## Stated task a
Locate every line in the records that contains the string "gray", treating the match as case-sensitive, and copy each such line.

## Given passage
The internment of Ukrainians around Fernie during the First World War is being remembered in a digital history project commemorating that period of Canada’s history in B.C.

“Between 1914 and 1920, thousands of so-called ‘enemy aliens’— over 5,000 of whom were Ukrainian—were arrested and sent to internment camps by the Canadian government,” reads a press release from On This Spot, the organization that created the project.

The project, funded by a Canada First World War Internment Recognition Fund grant, is available at onthisspot.ca or on their app, and features ‘striking’ then and now pictures and app-based walking tours. Fernie, Edgewood, Mara Lake, Revelstoke, Monashee, Nanaimo, Vernon, and Yoho are all featured on the website.

“While the internment of Japanese Canadians during World War II is widely known, less known is the story of Canada’s arbitrary and sometimes brutal internment of 8,759 people during the Great War,” the release reads.

Most of those interned were immigrants from the multinational Austro-Hungarian Empire and various people from the Ottoman Empire.

“A sprawling nation-wide network of 24 camps and receiving stations was established to process and imprison these ‘enemy aliens’,” it says, adding that camps in B.C. are the focus of the project.

“At some of them the internees were forced to build highways in appalling conditions.”

The project’s entry about Fernie reads: “In the summer of 1915 the growing public pressure led the government to arrest miners that originated from nations Canada was at war with, and interned them at the town’s ice rink. In the autumn they were moved to the abandoned townsite of Morrissey just south of Fernie, which was repurposed as an internment camp.”

Source data:
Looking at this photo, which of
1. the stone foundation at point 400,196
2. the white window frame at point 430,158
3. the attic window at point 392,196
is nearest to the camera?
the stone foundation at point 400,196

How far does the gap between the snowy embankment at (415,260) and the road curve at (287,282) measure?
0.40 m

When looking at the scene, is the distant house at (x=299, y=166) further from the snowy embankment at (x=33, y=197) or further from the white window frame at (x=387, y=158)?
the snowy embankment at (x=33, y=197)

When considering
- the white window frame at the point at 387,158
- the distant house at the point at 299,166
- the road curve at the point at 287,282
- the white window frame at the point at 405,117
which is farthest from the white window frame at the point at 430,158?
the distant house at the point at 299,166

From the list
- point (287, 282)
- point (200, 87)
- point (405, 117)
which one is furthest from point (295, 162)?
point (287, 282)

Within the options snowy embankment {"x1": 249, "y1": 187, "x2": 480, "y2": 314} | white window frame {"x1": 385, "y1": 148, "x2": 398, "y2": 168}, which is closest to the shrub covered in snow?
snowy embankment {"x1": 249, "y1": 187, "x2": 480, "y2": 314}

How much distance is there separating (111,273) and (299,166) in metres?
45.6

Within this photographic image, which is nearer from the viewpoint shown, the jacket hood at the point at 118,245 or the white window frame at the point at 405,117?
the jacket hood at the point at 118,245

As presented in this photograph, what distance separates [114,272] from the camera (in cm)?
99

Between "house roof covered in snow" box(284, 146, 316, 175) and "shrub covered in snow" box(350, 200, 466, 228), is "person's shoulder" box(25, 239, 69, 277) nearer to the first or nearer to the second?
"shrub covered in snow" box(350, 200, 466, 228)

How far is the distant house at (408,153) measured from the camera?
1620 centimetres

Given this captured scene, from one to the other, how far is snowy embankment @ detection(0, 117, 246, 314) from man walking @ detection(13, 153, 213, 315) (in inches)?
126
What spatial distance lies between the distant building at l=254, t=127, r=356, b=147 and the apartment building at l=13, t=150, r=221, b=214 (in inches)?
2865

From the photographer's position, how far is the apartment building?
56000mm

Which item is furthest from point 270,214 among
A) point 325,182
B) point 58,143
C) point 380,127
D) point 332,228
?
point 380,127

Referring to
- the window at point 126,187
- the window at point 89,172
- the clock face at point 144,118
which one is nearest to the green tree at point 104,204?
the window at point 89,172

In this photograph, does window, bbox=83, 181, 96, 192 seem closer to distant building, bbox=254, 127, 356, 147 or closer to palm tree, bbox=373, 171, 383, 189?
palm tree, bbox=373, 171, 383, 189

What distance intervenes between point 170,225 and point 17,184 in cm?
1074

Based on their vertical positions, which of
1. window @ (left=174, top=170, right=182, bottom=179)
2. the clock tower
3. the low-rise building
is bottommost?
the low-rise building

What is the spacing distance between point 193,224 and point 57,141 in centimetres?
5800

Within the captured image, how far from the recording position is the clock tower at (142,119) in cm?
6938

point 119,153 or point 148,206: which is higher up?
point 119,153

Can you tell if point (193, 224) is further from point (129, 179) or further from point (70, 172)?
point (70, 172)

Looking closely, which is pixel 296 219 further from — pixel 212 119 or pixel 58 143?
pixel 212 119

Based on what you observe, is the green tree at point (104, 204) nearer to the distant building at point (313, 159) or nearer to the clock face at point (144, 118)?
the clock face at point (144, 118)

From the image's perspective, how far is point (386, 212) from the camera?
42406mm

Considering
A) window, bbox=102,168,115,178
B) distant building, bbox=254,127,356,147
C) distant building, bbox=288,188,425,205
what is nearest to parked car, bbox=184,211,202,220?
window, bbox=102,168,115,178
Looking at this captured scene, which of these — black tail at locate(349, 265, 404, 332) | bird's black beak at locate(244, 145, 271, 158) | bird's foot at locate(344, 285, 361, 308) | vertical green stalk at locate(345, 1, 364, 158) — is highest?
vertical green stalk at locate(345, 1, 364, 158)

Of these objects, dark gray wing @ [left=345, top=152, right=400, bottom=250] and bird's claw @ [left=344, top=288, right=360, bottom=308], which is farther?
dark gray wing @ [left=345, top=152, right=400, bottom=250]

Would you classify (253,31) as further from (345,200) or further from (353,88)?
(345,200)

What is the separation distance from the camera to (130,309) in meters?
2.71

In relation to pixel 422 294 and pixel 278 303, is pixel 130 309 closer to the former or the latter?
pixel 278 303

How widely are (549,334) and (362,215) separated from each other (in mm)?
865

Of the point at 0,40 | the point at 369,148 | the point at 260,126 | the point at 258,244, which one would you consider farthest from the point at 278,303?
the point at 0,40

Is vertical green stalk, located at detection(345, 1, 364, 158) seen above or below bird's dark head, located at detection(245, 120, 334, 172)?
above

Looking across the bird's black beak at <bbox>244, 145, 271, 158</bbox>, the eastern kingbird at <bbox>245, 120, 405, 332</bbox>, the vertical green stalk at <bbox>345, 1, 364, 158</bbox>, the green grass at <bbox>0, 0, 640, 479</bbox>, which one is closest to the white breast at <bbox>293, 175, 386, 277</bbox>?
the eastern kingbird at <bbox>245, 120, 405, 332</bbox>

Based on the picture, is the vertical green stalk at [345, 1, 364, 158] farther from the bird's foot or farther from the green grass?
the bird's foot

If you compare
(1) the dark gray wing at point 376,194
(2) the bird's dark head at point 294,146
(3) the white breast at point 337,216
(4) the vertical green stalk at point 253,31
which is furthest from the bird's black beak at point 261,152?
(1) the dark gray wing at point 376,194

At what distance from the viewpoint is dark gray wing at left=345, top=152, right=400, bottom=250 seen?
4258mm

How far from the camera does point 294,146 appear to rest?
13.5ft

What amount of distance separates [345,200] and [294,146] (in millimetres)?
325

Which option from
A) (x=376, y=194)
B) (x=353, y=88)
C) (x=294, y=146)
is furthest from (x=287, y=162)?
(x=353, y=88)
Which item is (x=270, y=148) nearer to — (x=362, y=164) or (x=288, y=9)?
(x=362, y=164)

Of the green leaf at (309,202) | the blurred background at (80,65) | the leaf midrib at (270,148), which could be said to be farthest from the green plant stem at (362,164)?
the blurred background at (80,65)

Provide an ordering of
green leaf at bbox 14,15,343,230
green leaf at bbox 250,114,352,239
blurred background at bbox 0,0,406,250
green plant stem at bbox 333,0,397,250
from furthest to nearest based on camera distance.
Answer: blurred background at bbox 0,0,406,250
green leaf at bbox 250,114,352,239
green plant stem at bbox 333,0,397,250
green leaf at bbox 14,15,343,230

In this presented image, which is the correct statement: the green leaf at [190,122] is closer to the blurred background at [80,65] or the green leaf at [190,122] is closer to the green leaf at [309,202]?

## Stated task b
Write what comes next in the article about the First World War internment of Ukrainians around Fernie, picking up after its final sentence.

## Response a
Of these objects, dark gray wing @ [left=345, top=152, right=400, bottom=250] and bird's claw @ [left=344, top=288, right=360, bottom=308], which is farther?
dark gray wing @ [left=345, top=152, right=400, bottom=250]
(1) the dark gray wing at point 376,194
(1) the dark gray wing at point 376,194
At what distance from the viewpoint is dark gray wing at left=345, top=152, right=400, bottom=250 seen?

## Response b
The page includes photos and a short video on the subject, as well as more information.

Andrew Farris, CEO of On This Spot, brought up in the release Canada’s very large Ukrainian diaspora (it has the third largest Ukrainian population in the world aside from Ukraine and Russia), and said Canada is “one of Ukraine’s staunchest allies as it resists Russian aggression.”

“Yet many Canadians don’t know that this country wasn’t always so welcoming to Ukrainians. Instead, these immigrants and members of many other nationalities were persecuted, interned, and deprived of their rights and freedoms solely because of their national origins.

“This project is a timely reminder of the fragility of those freedoms, and how vigilant we must always be in defending them.

“As Ukrainians showed us then and are showing us now, freedom is worth defending, even at great cost.”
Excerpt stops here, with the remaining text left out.